“As with all whiskies we must try to predict demand many decades ahead,” says Suntory’s Peric. “Prices have had to rise because of a shortage of supply. Yamazaki 10 Year Old single malt was discontinued entirely last year so that maturing whiskies could be reserved for other age-statement single malts in the future.”
But it’s the third of the three reasons which indicates most strongly what a good place Japanese whisky finds itself in. A craze among the fashion set in Tokyo for the Highball – a long drink normally made with soda water and embellished with ice – has seen the demand for younger expressions of Japanese whisky soar within Japan itself, so much so that one industry insider divulged that stocks were being recalled from Europe.
Rather than stalling then, Japanese whisky producers are metaphorically drawing breath, reloading and preparing for a fresh onslaught of world markets in due course. With extremely rare whiskies keeping the aficionados happy at one end of the market and more stock coming on line at the other, Japanese whisky is well locked into the future. The country’s newest distillery – Chichibu – has just started bottling three-year-old malt and year by year greater stocks will become available.
Miller of the Number One Drinks Company even goes so far as to say that, rather than hinder or in any way damage Japanese whiskies, the new players from the likes of India and Taiwan will replace them in the ‘curiosity shop’ category and Japanese whiskies will become increasingly considered as mainstream and ‘old school’ alongside Scotland, Ireland, Canada and Kentucky.
“As awareness and appreciation of Japanese whisky increases, I think it is reasonable to think of it as part of the ‘old world’, to borrow 1980s wine terminology,” he says.
“Although it doesn’t have quite the heritage of Scotch, Irish and American whiskies, the Japanese have been distilling since 1923. Or perhaps it forms a bridge from the old world to the new, by which I mean the wave of distilleries from Australia to Sweden.
“No longer will Japanese whisky become an oddity, a surprise in a blind tasting.

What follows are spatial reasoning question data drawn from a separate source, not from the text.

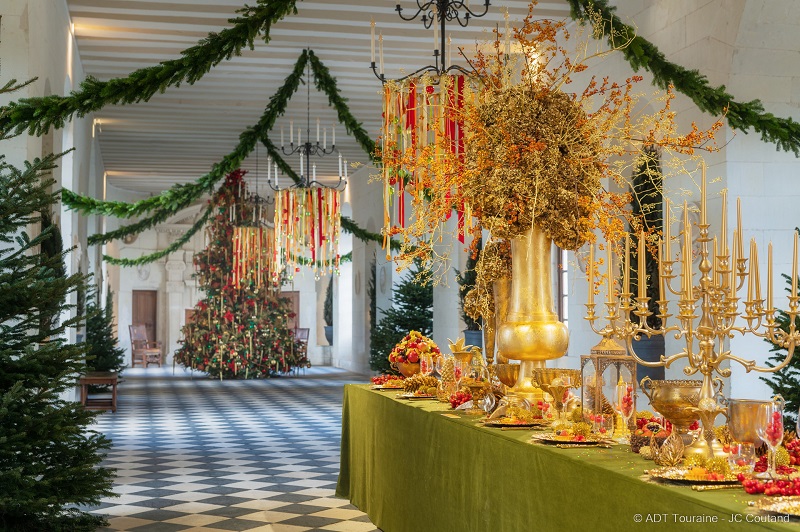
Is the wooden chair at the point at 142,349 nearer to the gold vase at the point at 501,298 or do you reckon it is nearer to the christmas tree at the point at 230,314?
the christmas tree at the point at 230,314

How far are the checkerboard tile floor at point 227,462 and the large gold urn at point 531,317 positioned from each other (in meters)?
1.95

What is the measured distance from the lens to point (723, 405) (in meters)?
2.88

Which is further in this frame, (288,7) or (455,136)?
(288,7)

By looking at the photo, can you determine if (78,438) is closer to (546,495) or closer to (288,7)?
(546,495)

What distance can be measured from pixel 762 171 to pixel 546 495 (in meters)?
5.14

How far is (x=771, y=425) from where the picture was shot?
2537mm

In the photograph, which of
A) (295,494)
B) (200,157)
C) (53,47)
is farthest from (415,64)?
(200,157)

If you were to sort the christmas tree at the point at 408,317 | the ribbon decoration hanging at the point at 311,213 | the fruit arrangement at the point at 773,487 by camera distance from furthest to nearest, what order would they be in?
the christmas tree at the point at 408,317, the ribbon decoration hanging at the point at 311,213, the fruit arrangement at the point at 773,487

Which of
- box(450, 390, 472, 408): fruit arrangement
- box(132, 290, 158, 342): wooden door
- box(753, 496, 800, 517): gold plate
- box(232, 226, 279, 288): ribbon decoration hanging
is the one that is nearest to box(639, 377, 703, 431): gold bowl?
box(753, 496, 800, 517): gold plate

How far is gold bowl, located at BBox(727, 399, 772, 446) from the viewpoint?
2580 mm

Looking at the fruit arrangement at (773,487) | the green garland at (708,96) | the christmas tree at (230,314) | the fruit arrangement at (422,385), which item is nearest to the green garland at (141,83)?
the green garland at (708,96)

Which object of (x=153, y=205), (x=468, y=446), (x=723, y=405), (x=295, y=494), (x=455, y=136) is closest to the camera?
(x=723, y=405)

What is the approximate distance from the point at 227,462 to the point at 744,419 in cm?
672

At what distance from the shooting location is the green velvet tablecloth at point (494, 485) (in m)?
2.54
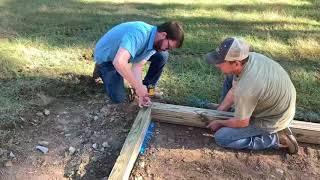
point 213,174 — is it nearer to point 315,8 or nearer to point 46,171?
point 46,171

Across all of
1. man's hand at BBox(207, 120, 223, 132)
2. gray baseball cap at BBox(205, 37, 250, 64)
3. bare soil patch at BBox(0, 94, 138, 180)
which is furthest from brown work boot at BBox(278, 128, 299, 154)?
bare soil patch at BBox(0, 94, 138, 180)

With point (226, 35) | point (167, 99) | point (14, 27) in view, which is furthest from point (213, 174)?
point (14, 27)

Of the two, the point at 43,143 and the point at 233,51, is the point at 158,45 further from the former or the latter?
the point at 43,143

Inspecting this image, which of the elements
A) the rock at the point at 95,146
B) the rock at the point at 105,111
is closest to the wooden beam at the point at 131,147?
the rock at the point at 95,146

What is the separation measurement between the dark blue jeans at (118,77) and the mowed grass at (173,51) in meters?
0.31

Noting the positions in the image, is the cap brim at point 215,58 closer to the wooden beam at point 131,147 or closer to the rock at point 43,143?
→ the wooden beam at point 131,147

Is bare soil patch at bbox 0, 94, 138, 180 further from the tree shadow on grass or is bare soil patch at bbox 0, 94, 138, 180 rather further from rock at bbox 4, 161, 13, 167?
the tree shadow on grass

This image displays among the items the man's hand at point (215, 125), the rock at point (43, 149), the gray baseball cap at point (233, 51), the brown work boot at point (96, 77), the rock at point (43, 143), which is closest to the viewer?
the gray baseball cap at point (233, 51)

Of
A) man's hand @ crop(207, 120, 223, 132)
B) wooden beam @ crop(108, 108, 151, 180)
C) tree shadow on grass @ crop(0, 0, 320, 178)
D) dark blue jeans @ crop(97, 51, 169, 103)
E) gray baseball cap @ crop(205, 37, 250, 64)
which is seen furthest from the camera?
tree shadow on grass @ crop(0, 0, 320, 178)

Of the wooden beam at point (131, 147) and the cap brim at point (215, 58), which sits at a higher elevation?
the cap brim at point (215, 58)

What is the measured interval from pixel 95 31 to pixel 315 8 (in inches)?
158

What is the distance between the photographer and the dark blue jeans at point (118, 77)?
462 centimetres

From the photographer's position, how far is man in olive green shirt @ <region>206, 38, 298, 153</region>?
355 centimetres

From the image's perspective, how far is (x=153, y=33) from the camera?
4.23 metres
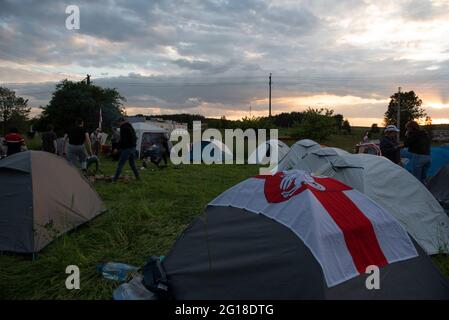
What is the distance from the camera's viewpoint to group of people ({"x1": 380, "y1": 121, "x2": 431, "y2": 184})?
851 cm

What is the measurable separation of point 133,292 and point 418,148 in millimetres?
7271

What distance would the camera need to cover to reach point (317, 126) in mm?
40438

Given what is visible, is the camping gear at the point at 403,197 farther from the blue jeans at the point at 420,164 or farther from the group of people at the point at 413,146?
the blue jeans at the point at 420,164

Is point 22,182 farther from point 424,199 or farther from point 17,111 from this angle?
point 17,111

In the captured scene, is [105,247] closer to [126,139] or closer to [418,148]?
[126,139]

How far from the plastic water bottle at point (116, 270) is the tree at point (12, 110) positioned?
45161 mm

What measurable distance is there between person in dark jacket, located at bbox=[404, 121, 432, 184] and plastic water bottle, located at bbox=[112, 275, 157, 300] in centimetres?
707

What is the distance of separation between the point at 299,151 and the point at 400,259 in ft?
31.6

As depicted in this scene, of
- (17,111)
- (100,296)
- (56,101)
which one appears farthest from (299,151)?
(17,111)

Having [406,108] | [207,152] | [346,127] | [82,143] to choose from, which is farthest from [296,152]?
[406,108]

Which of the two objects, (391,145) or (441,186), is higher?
(391,145)

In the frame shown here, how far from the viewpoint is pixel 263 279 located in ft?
10.6

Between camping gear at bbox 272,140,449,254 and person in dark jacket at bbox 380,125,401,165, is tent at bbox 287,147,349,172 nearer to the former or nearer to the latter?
person in dark jacket at bbox 380,125,401,165

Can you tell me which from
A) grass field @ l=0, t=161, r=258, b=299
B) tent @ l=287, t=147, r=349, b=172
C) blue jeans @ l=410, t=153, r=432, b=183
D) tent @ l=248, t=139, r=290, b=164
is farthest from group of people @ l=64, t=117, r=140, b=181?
tent @ l=248, t=139, r=290, b=164
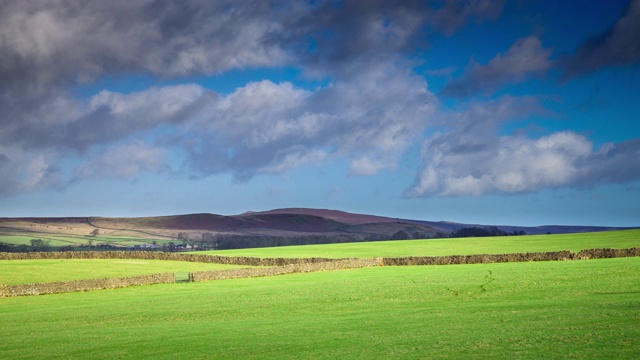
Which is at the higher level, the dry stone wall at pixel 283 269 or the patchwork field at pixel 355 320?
the dry stone wall at pixel 283 269

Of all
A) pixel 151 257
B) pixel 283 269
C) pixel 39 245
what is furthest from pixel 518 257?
pixel 39 245

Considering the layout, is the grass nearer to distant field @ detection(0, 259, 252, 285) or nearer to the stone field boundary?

That means distillers will need to keep standards as high as possible. I expect more Japanese whisky to enter the US market soon and have great success there.”
Suntory has just issued a range of different cask finished single malts, Nikka’s leading whiskies go from strength to strength, and Miller is about to launch just 41 bottles of what is believed to be Japan’s oldest ever whisky, a Karuizawa from 1960. All three companies confidently state that the only reason they’re not growing their sector faster is because they can’t.
Only a fool would contradict them. The Japanese phenomenon looks set to run and run.